DIRECTIONS FOR THIS TASK - Continue the passage below about architecture and interior design content online, picking up after its final sentence.

SELECTED EXCERPT -
Rosen believes his outsider status gives him freedom to be honest about what he sees. “All the big architecture magazines have an unholy alliance with celebrity culture and sometimes just become PR for them,” Rosen explained. “There’s a silence that occurs. There’s a movie critic and architecture critic in The New York Times, but there’s not an interior design critic who’s looking at new collections or looking at homes in the same way as new music or film. It’s a lane that people in the design world are glad to see filmed.”

One of the reasons why architecture is so addictive online is that we’re able to travel around the world in the palm of our hand, looking at places that are often significantly more interesting than what’s in front of us. “People are naturally drawn to beauty and well-designed spaces, but many don’t have access to them,” said Nino Ferrari-Mathis, the undergraduate architecture student behind Ninos Buildings, an account on Instagram and TikTok (with 583,000 combined followers). He often visits famous buildings as part of his schoolwork. He credits a friend for encouraging him to document these field trips. Soon Ferrari-Mathis began posting the videos. In them, we’re hearing stories about the buildings, with Ferrari-Mathis as narrator and tour guide. He’s learning right alongside his audience as he produces his videos. “I feel like it’s served as an apprenticeship, a different form of firsthand learning that has become rare in institutional spaces,” he said. “Even as an architecture student, I often struggle to fully understand what I’m learning, so I can only imagine how people outside the industry feel.”

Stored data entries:
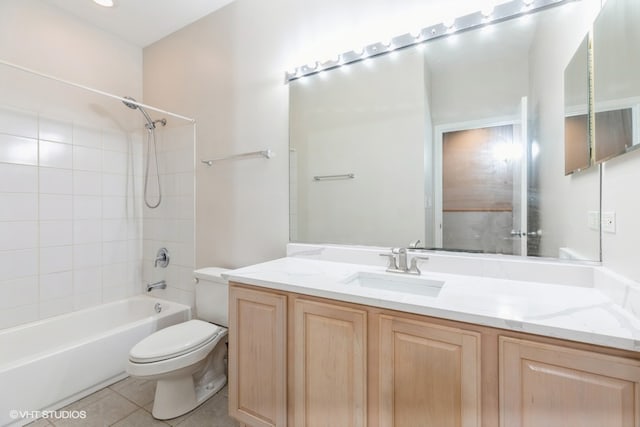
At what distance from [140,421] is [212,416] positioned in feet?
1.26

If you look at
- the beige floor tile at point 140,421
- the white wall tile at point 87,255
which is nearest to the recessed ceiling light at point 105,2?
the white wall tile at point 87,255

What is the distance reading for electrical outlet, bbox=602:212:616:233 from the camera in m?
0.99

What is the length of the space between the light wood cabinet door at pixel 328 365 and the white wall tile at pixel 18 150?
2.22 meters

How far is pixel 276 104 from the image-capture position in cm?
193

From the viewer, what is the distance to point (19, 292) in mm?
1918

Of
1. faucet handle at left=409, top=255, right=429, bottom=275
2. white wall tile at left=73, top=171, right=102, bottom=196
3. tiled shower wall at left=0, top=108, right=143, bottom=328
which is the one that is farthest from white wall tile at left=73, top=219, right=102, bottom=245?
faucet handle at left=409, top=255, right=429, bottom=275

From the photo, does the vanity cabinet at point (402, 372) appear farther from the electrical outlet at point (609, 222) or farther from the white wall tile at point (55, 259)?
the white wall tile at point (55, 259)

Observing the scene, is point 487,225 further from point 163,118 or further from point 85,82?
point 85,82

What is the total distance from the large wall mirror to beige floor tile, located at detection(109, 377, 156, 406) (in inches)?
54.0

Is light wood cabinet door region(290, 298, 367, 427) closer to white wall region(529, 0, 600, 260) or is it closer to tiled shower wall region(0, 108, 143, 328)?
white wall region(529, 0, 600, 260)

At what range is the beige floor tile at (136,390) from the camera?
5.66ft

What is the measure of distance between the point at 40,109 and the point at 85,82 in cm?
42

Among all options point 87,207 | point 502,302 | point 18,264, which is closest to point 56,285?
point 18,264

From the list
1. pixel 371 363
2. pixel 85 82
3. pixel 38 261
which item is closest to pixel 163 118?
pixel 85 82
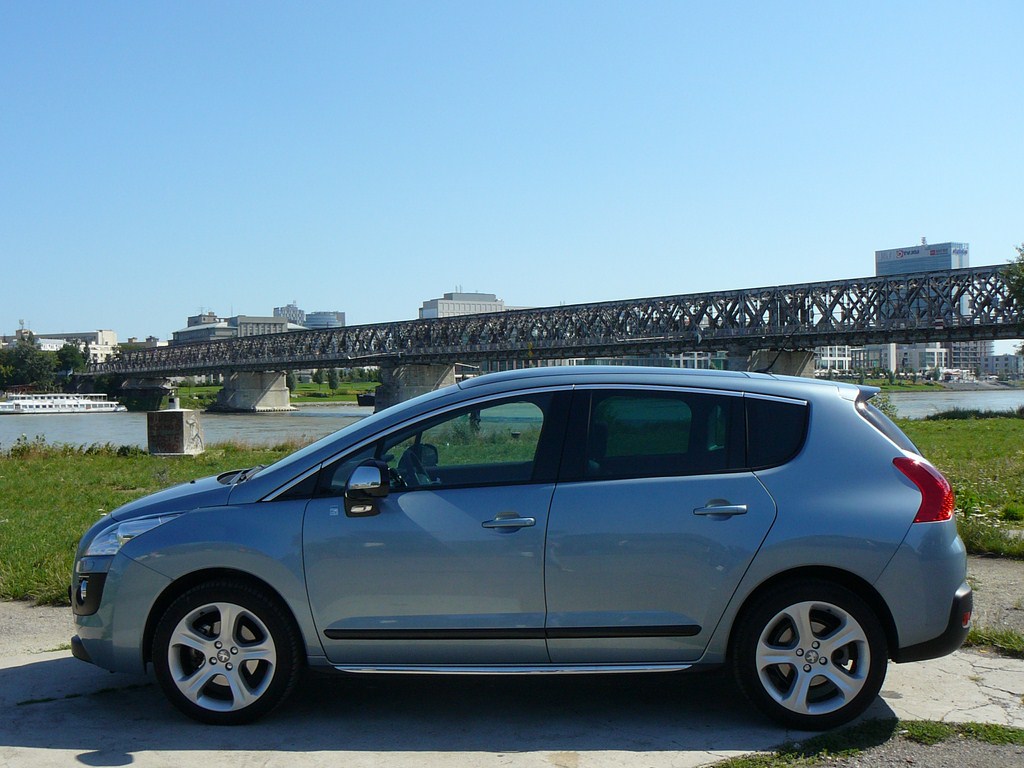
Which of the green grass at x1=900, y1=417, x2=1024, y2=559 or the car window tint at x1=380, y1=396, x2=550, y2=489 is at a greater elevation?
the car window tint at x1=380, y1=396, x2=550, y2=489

==

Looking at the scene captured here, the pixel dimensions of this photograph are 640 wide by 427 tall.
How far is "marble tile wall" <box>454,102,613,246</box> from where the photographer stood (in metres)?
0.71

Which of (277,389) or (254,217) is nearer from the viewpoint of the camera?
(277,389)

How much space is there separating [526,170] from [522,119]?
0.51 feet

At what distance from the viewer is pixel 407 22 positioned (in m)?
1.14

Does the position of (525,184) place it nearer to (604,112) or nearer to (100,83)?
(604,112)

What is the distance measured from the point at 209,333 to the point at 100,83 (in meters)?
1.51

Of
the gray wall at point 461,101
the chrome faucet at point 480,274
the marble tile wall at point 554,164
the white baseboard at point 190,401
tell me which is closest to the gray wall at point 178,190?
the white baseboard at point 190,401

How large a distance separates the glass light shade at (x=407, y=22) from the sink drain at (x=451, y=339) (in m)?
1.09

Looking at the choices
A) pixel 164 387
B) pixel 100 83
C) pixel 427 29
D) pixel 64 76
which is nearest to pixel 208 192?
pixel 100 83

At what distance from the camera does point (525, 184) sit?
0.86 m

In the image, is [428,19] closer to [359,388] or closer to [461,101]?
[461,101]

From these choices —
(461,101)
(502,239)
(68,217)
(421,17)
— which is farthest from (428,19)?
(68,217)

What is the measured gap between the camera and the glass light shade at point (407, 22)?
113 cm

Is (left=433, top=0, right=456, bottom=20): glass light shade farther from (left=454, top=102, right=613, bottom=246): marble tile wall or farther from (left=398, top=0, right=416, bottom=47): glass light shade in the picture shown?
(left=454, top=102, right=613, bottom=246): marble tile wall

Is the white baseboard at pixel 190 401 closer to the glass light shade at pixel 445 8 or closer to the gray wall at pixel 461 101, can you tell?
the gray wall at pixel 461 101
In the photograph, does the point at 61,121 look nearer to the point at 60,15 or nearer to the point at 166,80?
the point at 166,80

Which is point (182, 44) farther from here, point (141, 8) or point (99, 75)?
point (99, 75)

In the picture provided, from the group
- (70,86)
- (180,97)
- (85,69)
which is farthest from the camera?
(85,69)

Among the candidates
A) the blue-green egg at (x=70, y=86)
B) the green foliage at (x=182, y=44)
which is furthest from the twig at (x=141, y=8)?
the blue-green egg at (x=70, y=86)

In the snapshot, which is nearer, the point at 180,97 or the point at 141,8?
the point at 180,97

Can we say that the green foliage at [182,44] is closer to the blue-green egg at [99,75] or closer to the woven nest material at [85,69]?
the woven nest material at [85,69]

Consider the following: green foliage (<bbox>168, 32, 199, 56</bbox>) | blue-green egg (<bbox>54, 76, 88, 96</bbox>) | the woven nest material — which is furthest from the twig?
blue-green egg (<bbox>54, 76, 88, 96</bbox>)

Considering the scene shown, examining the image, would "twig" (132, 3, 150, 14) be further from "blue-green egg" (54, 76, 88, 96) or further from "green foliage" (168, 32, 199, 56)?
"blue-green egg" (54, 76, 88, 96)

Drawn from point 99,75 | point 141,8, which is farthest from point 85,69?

==

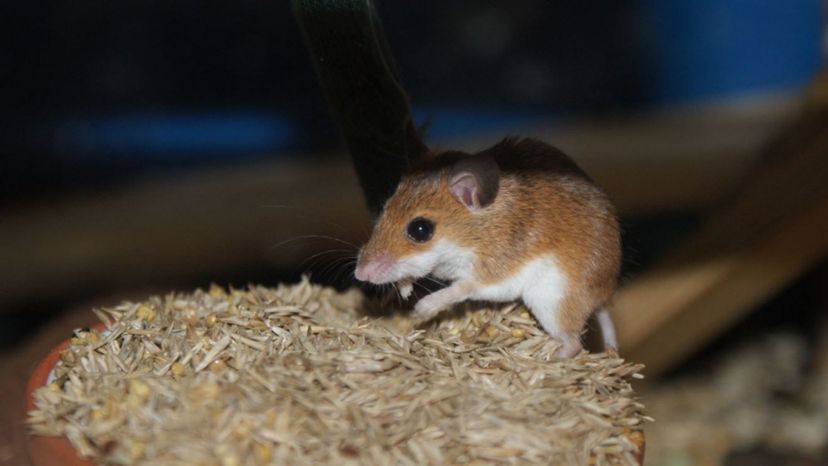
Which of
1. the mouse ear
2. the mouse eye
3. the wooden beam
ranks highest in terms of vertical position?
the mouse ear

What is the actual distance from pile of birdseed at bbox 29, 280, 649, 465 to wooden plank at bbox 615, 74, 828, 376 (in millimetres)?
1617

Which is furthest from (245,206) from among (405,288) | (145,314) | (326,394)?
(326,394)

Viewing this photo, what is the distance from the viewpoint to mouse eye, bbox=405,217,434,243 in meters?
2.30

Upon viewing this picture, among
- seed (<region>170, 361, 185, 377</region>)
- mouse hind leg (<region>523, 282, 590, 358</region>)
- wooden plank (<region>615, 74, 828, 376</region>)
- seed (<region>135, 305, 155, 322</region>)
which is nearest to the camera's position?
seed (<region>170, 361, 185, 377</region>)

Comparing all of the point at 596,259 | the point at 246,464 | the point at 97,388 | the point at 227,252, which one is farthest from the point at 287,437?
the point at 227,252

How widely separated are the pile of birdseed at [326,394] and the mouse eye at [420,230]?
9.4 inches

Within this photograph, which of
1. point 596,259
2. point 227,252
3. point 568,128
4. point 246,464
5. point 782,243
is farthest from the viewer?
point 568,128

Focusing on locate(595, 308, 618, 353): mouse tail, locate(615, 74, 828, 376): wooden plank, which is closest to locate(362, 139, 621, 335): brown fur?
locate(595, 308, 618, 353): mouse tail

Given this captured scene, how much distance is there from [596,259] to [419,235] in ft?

ANSWER TO THE PROBLEM -
The ranks of architects and designers becoming content creators provokes a question: Will they eventually pursue this as an alternative career path if it becomes lucrative enough? Of the creators AN spoke to, only Regan makes a living off her work. After a layoff from a job in sales, she decided to pursue content creation full-time, and so far it has worked for her. But most see it as a complement to their career. Hicks noted that the only reason he felt comfortable starting a YouTube channel is because he earned tenure. “I had to feel safe in order to start,” he said. “This is my hobby, and I don’t really want too much more out of it than what it is.… I don’t think the roller-coaster ride of being at the mercy of AdSense and the YouTube algorithm would work for me.” However, it might be a path for his students. Hicks is now teaching a seminar on video and film essays. “I didn’t pitch the seminar as having anything to do with YouTube, but the students ask about the algorithm a lot,” he said. “I’m hesitant to go there—I think I want this to be broader—but at the same time, this is the world that they’re in, and this is the world in which the practice of architecture operates. YouTube might not always be around, but video is not going away.”
Diana Budds is a design journalist based in Brooklyn, New York.